▶ 指示文 A
記録のうち「this」という文字列を含む行がいくつあるか数え、その数だけを答えてください。大文字と小文字は区別します。

▶ ページ
そして、わたしたちは、この言がイエスキリストであることを知っています。ヨハネ1章が言っているのは、そういうことですから。

すると、論理的に考えて、イエスキリストが天地万物の創造者だ、ということになります。

これは、福音書記者ヨハネだけの突飛な思想ではない。新約聖書全体と調和のとれた考え方なんですよ。

たとえば、ヘブライ人への手紙1:2「神は・・・御子によって世界を創造されました」と言われており、コロサイの信徒への手紙1:16「天にあるものも地にあるものも、見えるものも見えないものも、王座も主権も、支配も権威も、万物は御子において造られたからです。つまり、万物は御子によって、御子のために造られました」と言われています。

これは、新約聖書全体の首尾一貫したメッセージなんですよ。すなわち、万物は言によって創造された。この言とはイエスキリストだ、ということです。

ところで、万物の根源である「ある」が、言によって分節化されて、世界になったんだという。

この考え方自体は、ギリシャやローマの哲学、東洋の哲学、それから現代の哲学である現象学なんかにも見られるものなんです。これについては、井筒俊彦という哲学者が書いた『意識と本質』という本の中で詳細に論じられています。

そうしますとですね、福音書記者ヨハネが行った「万物はイエスキリストによってできた」という偉大な宣言は、この世のいろんな哲学と似たり寄ったりの、同列のものに過ぎない、ということになるんだろうか?

いや、そうではない。そこには、明確な区別があるんですね。

ギリシャ・ローマの哲学や東洋の哲学においては、万物の根源である「ある」と、それを分節化する言とが、つねに同一視されてしまうんです。

つまり、混沌とした曖昧模糊な「ある」それ自体が言でもあったんだ。そうして、混沌とした曖昧模糊な「ある」が自分で自分を分節化していって世界になったんだ、自己分節化したんだ、という考え方をするんです。

自己分節化の例。たとえば中国の道教では、万物の根源である「ある」を太極と言いますけど、この太極が自分で分節化して陰と陽になり、さらに陰と陽が分節化して、世界になるわけですね。

このように、万物の根源である「ある」と、それを分節化する作用とが、同一であるというふうにみる見方を思想的には「汎神論」と呼びます。

つまり、ギリシャ・ローマの哲学や東洋の哲学、現代の哲学は、汎神論なんですよ。創造者である神と、創造された世界とは、同一なんだ。この宇宙全体が神だ。そういう考え方ですね。

しかし、福音書記者ヨハネの言葉づかいに注意してみましょう。

エン・アルケー・ホ・ロゴス・エーン。万物の根源において、言があった、と宣言しているのです。このエン「おいて」は、重要なエン「おいて」ですね。

もし福音書記者ヨハネがホ・ロゴス・エーン・アルケーあるいはアルケー・エーン・ホ・ロゴスすなわち、言イクオール万物の根源なんだ、と表現していたとしたら、これは汎神論になってしまいます。

しかしヨハネは、そうは言っていないんですね。万物の根源に「おいて」言があった、というふうに、混沌とした曖昧模糊な「ある」と、それを分節化する作用であるところの言とを、しっかりと区別しているんです。

▶ 指示文 B
ページの「そうしますとですね、福音書記」から「に同一視されてしまうんです。」までの部分を、「宣言」を「布告」に置き換えて書き直してください。

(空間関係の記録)
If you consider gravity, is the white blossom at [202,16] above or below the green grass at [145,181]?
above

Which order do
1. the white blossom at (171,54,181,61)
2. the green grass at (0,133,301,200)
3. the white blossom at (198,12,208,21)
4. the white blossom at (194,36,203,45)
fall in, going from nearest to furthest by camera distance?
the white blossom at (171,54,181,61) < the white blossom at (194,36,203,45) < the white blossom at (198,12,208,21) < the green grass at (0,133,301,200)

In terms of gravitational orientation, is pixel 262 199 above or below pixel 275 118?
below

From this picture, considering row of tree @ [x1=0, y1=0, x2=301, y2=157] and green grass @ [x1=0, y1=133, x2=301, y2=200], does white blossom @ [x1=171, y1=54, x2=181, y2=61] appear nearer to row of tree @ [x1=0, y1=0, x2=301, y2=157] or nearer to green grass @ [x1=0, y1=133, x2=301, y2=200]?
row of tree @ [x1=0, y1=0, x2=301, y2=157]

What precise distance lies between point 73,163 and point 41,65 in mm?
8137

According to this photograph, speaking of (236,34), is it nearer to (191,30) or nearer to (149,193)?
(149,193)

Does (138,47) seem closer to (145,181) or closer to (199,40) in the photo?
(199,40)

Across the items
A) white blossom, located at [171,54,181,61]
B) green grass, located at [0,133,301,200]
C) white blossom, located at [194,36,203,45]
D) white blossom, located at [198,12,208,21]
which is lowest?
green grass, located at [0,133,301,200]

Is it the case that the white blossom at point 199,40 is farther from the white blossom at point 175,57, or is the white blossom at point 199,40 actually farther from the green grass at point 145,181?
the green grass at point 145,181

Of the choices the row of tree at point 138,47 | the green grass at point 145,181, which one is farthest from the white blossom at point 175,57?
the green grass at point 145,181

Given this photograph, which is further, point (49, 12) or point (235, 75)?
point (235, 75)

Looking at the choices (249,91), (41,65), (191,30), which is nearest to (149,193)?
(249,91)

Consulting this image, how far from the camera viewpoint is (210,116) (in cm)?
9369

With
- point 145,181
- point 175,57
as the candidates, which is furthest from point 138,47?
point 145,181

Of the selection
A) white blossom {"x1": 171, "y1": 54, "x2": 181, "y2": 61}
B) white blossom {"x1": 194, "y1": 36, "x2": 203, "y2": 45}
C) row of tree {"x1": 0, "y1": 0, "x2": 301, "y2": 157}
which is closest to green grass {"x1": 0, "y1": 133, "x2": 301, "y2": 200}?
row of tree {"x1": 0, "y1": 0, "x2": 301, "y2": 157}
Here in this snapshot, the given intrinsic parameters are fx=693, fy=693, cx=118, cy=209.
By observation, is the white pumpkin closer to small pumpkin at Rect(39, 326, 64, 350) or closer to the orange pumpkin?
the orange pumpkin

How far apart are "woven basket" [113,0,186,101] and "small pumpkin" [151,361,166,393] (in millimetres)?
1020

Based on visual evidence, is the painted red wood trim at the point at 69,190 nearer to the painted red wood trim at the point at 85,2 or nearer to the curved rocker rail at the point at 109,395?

▶ 完全な解答 A
5

▶ 完全な解答 B
そうしますとですね、福音書記者ヨハネが行った「万物はイエスキリストによってできた」という偉大な布告は、この世のいろんな哲学と似たり寄ったりの、同列のものに過ぎない、ということになるんだろうか?

いや、そうではない。そこには、明確な区別があるんですね。

ギリシャ・ローマの哲学や東洋の哲学においては、万物の根源である「ある」と、それを分節化する言とが、つねに同一視されてしまうんです。